** DATA SECTION follows **

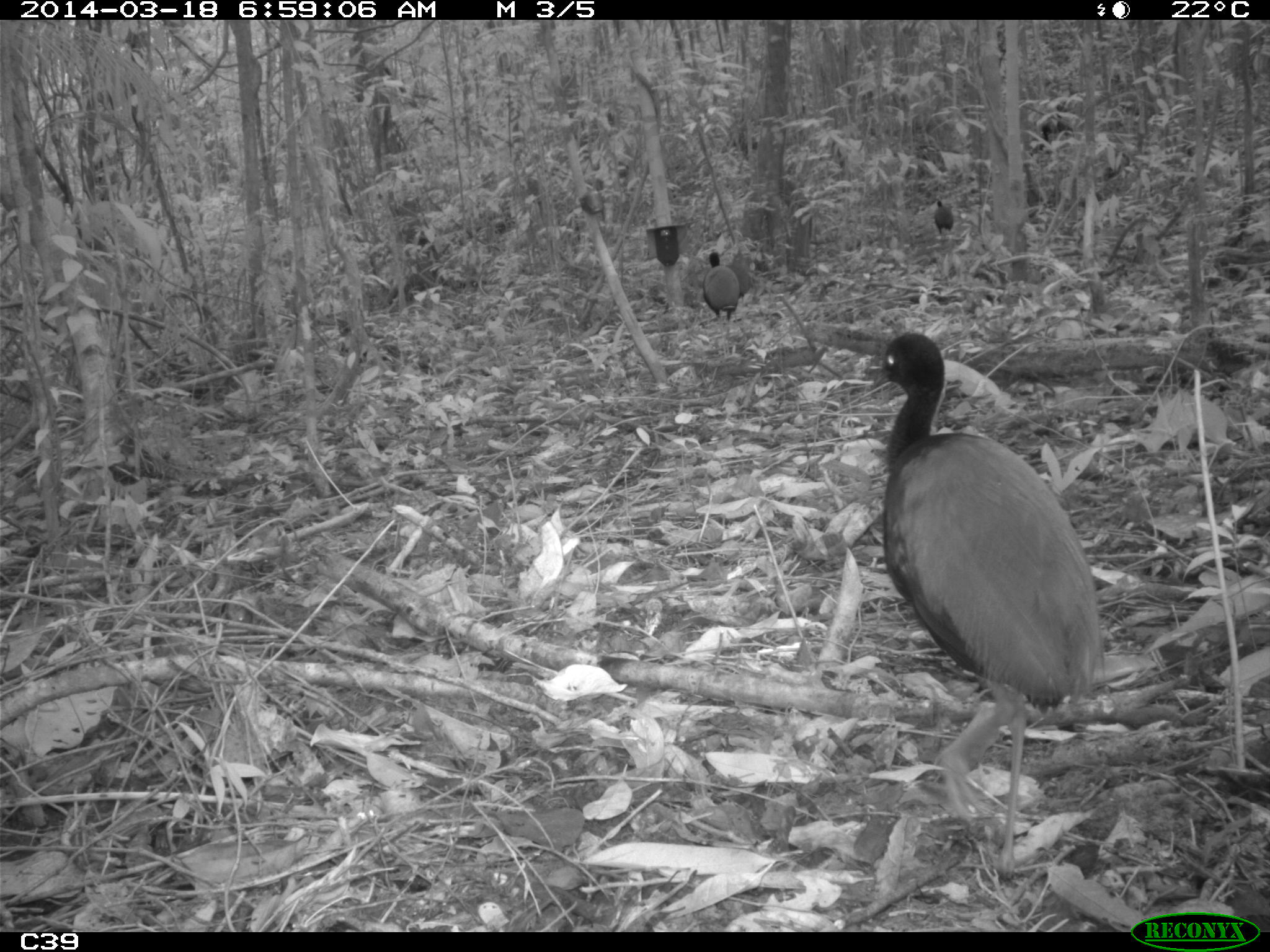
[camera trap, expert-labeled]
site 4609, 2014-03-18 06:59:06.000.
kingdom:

** End of DATA SECTION **

■ **THE TASK**: Retype the whole listing exactly and leave the pictures out.

■ **SOLUTION TO THE PROBLEM**:
[camera trap, expert-labeled]
site 4609, 2014-03-18 06:59:06.000.
kingdom:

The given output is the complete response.